Altenburg - Um dem Finanzamt nicht mehr Geld abzugeben als nötig, lohnt es sich, in den kommenden Wochen in Sachen Steuern aktiv zu werden. Auch manche Ausgabe kann sich bei geschickter Aufteilung bis Ende des Jahres noch auszahlen.

Das Einkommen mindern, staatliche Zuschüsse sichern, die Steuerlast senken - bis zum Jahresende haben Steuerzahler einige Möglichkeiten, sich mehr von ihrem Geld zu sichern.

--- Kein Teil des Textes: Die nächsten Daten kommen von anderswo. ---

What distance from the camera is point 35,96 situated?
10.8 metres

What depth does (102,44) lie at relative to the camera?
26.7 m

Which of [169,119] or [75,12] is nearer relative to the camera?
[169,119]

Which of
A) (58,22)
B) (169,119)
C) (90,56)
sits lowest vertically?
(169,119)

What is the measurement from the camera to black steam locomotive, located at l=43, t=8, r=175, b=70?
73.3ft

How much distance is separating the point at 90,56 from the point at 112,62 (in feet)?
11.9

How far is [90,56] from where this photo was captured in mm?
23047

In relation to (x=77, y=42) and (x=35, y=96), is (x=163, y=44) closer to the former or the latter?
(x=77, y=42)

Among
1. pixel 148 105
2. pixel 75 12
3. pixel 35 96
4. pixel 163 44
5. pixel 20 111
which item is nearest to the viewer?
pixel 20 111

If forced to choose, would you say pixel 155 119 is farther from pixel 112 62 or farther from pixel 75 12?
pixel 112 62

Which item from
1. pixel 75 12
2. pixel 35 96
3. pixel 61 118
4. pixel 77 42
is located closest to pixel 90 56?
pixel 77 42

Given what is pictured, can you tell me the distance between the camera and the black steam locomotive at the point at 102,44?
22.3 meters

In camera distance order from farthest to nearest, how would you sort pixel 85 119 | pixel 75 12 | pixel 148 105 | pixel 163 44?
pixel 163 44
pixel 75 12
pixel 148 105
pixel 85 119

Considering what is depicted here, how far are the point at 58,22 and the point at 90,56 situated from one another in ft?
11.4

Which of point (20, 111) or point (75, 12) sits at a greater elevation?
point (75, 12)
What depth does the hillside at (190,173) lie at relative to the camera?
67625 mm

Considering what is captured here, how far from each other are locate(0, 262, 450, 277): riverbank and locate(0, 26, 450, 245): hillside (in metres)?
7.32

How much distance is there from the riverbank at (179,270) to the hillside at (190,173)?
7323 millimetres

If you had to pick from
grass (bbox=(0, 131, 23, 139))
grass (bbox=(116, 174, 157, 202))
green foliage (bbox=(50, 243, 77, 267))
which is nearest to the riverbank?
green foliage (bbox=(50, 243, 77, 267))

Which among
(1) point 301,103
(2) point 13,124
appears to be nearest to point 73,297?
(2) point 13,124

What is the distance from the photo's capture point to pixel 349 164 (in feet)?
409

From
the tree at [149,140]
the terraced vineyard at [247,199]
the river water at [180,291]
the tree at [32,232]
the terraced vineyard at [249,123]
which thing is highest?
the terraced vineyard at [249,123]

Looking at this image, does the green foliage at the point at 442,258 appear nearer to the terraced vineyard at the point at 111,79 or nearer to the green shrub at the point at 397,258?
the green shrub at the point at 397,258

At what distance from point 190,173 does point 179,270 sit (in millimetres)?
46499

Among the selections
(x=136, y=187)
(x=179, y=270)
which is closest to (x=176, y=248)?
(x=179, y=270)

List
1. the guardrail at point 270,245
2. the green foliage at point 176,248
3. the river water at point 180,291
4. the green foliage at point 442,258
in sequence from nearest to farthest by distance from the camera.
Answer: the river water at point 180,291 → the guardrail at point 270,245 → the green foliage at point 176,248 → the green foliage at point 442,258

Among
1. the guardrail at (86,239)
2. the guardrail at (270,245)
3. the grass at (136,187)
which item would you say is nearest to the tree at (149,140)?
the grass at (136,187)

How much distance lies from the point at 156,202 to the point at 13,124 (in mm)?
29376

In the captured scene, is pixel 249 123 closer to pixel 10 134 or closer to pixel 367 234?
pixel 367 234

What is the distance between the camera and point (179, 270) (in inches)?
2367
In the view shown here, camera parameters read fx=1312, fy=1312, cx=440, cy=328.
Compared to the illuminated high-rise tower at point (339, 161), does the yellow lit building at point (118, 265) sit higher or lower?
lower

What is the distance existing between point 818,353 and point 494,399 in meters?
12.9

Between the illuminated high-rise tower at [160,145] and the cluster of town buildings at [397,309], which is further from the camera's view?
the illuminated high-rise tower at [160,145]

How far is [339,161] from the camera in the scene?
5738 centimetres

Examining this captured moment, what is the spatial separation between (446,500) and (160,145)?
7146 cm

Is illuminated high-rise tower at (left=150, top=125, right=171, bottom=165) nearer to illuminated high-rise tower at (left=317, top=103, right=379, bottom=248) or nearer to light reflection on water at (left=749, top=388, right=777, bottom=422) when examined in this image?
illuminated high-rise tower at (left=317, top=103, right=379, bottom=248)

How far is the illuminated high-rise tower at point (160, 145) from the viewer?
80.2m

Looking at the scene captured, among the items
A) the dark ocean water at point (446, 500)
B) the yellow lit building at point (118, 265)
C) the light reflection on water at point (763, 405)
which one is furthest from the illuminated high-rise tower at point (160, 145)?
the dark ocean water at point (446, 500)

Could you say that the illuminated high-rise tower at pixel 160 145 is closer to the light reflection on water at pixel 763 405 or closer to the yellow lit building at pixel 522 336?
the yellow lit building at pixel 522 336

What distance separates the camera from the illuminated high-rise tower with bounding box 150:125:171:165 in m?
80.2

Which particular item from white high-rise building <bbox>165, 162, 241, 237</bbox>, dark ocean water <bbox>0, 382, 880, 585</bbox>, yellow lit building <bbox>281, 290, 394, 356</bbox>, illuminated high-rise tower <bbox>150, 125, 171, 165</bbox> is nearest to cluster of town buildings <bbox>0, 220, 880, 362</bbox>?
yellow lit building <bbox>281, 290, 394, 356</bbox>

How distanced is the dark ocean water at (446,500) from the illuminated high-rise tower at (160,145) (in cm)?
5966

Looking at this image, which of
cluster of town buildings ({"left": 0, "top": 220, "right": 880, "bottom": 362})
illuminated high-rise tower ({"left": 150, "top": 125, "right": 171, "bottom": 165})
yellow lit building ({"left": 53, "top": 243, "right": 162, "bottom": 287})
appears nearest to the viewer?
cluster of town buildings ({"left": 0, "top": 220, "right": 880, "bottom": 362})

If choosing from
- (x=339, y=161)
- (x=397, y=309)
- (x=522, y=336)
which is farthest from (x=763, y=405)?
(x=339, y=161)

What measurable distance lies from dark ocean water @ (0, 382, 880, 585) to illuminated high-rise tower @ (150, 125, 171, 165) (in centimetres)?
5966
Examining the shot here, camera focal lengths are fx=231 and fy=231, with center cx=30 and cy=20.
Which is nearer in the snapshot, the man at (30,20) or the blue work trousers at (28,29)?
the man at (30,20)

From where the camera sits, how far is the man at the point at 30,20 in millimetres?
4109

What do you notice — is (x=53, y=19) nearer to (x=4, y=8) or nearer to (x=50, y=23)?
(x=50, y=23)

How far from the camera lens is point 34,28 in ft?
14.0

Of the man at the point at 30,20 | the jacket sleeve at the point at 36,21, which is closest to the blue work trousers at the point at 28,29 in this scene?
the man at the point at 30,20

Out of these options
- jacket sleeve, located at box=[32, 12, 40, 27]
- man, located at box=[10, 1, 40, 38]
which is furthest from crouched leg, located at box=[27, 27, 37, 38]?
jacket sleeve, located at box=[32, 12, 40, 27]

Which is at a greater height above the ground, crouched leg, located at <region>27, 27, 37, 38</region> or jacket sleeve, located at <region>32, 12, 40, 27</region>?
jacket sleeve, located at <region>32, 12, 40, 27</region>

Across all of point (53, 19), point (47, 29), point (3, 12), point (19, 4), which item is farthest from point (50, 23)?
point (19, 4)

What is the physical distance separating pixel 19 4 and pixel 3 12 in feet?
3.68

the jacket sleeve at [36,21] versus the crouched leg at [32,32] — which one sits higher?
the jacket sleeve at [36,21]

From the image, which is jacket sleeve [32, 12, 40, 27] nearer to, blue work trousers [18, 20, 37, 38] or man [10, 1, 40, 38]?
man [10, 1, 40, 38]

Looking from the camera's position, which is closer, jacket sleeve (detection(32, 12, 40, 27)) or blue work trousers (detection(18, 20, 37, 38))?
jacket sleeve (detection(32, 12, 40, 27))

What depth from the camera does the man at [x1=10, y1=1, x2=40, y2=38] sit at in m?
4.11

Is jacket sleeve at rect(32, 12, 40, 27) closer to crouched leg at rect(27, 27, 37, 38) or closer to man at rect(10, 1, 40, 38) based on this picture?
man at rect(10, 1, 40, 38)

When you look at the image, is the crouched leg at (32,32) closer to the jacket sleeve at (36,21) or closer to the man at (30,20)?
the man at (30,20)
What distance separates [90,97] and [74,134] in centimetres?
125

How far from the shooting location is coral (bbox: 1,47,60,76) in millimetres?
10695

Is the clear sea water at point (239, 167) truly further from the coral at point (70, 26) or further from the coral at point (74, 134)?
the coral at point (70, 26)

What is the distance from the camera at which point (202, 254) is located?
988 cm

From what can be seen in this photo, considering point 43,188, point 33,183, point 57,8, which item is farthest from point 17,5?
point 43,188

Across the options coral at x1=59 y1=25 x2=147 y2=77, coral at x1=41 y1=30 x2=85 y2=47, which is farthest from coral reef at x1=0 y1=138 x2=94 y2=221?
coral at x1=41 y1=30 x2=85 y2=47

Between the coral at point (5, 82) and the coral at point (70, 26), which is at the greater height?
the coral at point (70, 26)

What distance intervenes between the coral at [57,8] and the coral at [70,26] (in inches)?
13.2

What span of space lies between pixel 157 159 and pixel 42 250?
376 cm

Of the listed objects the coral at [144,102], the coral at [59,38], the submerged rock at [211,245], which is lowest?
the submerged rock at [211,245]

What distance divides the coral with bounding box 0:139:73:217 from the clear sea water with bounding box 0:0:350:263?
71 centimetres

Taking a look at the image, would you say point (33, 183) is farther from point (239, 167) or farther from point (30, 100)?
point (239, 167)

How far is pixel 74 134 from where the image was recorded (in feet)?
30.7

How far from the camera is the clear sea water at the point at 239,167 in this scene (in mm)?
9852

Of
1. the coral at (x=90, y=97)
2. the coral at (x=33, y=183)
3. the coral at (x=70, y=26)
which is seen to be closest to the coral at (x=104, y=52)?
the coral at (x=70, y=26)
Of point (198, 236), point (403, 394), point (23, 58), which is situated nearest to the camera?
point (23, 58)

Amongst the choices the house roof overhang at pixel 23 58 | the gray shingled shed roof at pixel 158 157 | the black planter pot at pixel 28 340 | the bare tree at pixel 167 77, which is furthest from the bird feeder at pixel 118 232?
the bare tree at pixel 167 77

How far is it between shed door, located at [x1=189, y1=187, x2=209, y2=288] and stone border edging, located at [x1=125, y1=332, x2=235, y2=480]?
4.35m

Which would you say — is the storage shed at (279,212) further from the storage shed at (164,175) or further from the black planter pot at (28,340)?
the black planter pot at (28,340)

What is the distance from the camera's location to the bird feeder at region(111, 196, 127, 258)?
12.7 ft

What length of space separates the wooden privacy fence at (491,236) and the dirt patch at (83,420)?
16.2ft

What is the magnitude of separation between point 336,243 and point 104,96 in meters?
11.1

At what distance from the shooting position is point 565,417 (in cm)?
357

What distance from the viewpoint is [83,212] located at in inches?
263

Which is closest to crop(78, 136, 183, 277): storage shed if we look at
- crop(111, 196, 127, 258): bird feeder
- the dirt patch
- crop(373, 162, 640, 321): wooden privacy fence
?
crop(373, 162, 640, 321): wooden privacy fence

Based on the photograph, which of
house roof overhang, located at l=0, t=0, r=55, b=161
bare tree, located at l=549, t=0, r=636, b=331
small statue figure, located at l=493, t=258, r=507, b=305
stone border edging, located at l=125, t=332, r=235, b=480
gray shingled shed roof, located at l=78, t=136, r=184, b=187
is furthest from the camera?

Ein Überblick:

Belege sammeln: Krankheitskosten, Pflegekosten, teils sogar Beerdigungskosten gelten unter bestimmten Umständen als außergewöhnliche Belastung und können sich bei der Einkommensteuer auswirken. "Das können verschriebene Medikamente, Brillen oder Zahnarztrechnungen sein, die nicht von der Krankenkasse erstattet werden", sagt Dagmar Gericke, Leiterin der Beratungsstelle der Vereinigten Lohnsteuerhilfe (VLH) in Altenburg.


Der Gesetzgeber hat jedoch eine zumutbare Eigenbelastung als Grenzwert bestimmt. Diese ist abhängig von der Höhe der Einkünfte und der Anzahl der Kinder. "Sie liegt zwischen einem und sieben Prozent der Gesamteinkünfte", sagt Gericke. "Ist die Summe der außergewöhnlichen Belastungen höher als die zumutbare Belastung, wird nur der übersteigende Betrag steuermindernd berücksichtigt."

Nachrechnen: Wer bereits kurz unter dem Grenzwert liegt und weiß, dass er beispielsweise eine Gleitsichtbrille oder ein neues Inlay braucht, könnte das noch in diesem Jahr angehen, um die Kosten zu addieren. "Ausschlaggebend ist dabei nicht das Datum der Bestellung oder Behandlung, sondern das der Zahlung", betont Gericke. Die Rechnungen müssen also 2014 beglichen worden sein.


Zahlungen verteilen: Das Prinzip "Zahltag ist Stichtag" gilt auch beim Absetzen von haushaltsnahen Dienstleistungen und Handwerkerrechnungen, sagt Christian Rech vom Deutschen Steuerberaterverband. Die reinen Arbeitskosten können anteilig mit 20 Prozent abgesetzt werden. "Maximal sind das 1200 Euro bei Handwerkern und 4000 Euro bei haushaltsnahen Dienstleistungen."


Steckt man gerade in einer Renovierung oder steht eine im kommenden Jahr an, bei der absehbar die Höchstgrenzen überschritten werden, raten die Experten, die Bezahlung zu splitten und sie auf 2014 und 2015 zu verteilen.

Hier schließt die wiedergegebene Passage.